■ **PROBLEM TO WORK ON**:
Nothing but the entries, copied exactly, should appear in the response.

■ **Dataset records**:
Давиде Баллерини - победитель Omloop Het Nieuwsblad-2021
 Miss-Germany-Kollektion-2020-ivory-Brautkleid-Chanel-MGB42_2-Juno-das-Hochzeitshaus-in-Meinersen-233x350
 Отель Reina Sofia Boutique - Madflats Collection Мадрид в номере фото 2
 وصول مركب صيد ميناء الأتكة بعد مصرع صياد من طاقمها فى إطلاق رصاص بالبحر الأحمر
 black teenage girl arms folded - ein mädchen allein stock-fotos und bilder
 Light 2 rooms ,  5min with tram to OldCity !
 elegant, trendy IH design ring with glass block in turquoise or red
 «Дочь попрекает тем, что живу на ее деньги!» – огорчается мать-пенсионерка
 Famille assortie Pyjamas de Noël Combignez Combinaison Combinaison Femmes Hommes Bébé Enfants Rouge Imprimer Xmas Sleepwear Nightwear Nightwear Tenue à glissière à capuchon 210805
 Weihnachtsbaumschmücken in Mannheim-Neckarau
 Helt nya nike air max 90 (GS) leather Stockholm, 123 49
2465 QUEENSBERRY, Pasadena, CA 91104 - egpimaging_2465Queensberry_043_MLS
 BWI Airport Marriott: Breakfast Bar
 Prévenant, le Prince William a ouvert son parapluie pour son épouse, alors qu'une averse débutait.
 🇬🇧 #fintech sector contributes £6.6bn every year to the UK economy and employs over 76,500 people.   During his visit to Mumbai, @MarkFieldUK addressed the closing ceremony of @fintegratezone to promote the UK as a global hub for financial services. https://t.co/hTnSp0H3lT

■ **RESULT FOR THIS EXERCISE**:
Давиде Баллерини - победитель Omloop Het Nieuwsblad-2021
 Miss-Germany-Kollektion-2020-ivory-Brautkleid-Chanel-MGB42_2-Juno-das-Hochzeitshaus-in-Meinersen-233x350
 Отель Reina Sofia Boutique - Madflats Collection Мадрид в номере фото 2
 وصول مركب صيد ميناء الأتكة بعد مصرع صياد من طاقمها فى إطلاق رصاص بالبحر الأحمر
 black teenage girl arms folded - ein mädchen allein stock-fotos und bilder
 Light 2 rooms ,  5min with tram to OldCity !
 elegant, trendy IH design ring with glass block in turquoise or red
 «Дочь попрекает тем, что живу на ее деньги!» – огорчается мать-пенсионерка
 Famille assortie Pyjamas de Noël Combignez Combinaison Combinaison Femmes Hommes Bébé Enfants Rouge Imprimer Xmas Sleepwear Nightwear Nightwear Tenue à glissière à capuchon 210805
 Weihnachtsbaumschmücken in Mannheim-Neckarau
 Helt nya nike air max 90 (GS) leather Stockholm, 123 49
2465 QUEENSBERRY, Pasadena, CA 91104 - egpimaging_2465Queensberry_043_MLS
 BWI Airport Marriott: Breakfast Bar
 Prévenant, le Prince William a ouvert son parapluie pour son épouse, alors qu'une averse débutait.
 🇬🇧 #fintech sector contributes £6.6bn every year to the UK economy and employs over 76,500 people.   During his visit to Mumbai, @MarkFieldUK addressed the closing ceremony of @fintegratezone to promote the UK as a global hub for financial services. https://t.co/hTnSp0H3lT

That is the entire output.